This command will train with effective batch size = (local batch size) * (# GPUs) * (gradient accumulation factor) = 25 * 8 * 4 = 800, which matches the effective batch size we used for RoboCasa in the Cosmos Policy paper. The command assumes access to 1 node of 8 80GB GPUs (e.g. H100s). The config above uses sharp learning rate decay after 30K steps. For faster iteration, our original experiment used 4 nodes (32 H100s total) with no gradient accumulation and trained for 45K gradient steps (~48 hours total). Note that using fewer nodes and trying to reproduce the full run will take significantly longer.

You can modify various experiment config variables in `cosmos_policy/config/experiment/cosmos_policy_experiment_configs.py`. Alternatively, you can change variables on the command line. For example, appending `dataloader_train.batch_size=4` to the command above sets the local batch size (per GPU) to 4.
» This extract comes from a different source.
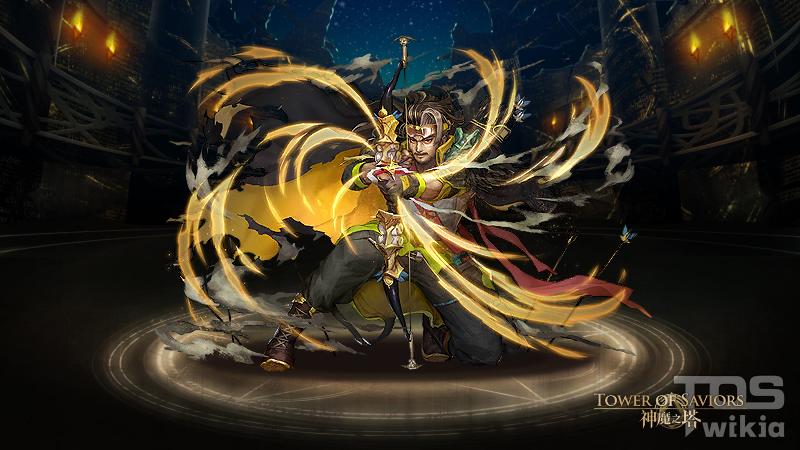 Dutiful Loyalist - Huang Zhong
In general, we recommend training until action L1 loss reaches around ~0.015. (We observed ~0.016 L1 loss, ~0.007 future proprio L1 loss, ~0.084 future wrist image latent L1 loss, ~0.048 future third-person images latents L1 loss, and ~0.007 value function L1 loss after 45K gradient steps using 32 H100 GPUs with global batch size 800.) Please be sure to test your policy with the same device/GPU used to train it! Otherwise, performance may drop substantially.